● **PROBLEM DESCRIPTION**
Tally every line of the listing below that holds "burst", then give the tally alone.

● **RECORDS FOR THE EXERCISE**

◇ ◇ ◇ ◇ ◇ ◇ ◇

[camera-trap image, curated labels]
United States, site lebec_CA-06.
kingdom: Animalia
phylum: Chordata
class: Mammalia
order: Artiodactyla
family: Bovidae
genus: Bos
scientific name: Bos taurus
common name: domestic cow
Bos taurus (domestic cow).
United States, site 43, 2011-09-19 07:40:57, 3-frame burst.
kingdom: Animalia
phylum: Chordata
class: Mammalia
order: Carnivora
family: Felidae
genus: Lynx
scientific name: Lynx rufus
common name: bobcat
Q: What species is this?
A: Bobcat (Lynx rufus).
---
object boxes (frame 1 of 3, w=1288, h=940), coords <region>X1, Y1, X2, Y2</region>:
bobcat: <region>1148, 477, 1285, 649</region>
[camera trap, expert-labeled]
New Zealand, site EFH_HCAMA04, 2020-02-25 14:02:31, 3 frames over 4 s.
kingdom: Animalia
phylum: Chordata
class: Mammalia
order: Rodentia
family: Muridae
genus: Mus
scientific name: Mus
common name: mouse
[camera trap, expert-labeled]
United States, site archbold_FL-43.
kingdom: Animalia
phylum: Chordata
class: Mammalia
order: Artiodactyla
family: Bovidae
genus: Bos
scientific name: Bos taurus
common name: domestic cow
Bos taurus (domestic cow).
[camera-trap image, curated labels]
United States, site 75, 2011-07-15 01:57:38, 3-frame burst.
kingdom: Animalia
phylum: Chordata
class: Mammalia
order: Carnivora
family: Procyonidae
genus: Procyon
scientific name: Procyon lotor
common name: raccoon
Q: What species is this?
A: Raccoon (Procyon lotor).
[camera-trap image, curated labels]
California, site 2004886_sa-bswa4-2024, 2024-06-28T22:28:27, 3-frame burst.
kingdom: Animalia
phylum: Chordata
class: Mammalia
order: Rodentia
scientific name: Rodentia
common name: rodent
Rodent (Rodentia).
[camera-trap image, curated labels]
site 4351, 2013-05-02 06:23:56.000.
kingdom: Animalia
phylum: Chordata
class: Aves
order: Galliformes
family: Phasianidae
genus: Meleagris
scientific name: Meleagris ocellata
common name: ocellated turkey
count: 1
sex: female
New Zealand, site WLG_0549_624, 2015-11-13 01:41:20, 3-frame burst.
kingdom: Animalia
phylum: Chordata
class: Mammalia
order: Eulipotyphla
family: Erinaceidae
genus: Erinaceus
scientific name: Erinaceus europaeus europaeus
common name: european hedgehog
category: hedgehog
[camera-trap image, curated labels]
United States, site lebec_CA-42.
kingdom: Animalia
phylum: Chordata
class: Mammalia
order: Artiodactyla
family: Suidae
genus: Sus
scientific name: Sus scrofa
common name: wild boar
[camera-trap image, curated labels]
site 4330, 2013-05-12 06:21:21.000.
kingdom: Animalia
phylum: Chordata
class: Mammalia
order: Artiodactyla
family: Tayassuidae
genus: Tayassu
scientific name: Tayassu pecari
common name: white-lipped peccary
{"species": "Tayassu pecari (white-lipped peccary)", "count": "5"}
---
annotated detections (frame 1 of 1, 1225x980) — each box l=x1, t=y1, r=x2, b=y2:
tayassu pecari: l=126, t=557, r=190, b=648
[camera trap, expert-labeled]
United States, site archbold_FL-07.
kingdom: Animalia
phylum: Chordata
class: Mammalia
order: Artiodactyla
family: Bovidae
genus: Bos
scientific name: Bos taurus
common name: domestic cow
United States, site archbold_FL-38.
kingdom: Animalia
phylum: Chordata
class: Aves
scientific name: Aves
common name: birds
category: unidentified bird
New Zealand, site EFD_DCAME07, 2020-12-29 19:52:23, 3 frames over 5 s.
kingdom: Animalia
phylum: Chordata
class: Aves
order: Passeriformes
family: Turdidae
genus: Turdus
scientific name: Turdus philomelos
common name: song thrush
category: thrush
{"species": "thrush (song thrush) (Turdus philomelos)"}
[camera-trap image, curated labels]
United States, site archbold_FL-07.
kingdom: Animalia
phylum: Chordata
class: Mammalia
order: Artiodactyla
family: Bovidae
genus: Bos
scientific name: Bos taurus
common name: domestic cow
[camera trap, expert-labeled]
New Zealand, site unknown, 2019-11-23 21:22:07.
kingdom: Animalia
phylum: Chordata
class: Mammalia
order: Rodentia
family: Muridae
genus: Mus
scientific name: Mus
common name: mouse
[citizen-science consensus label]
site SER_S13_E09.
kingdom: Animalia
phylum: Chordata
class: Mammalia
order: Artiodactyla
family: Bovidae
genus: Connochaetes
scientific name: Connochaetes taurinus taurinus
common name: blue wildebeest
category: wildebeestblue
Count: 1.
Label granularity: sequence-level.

◇ ◇ ◇ ◇ ◇ ◇ ◇

● **OUTPUT FOR THIS TASK**
4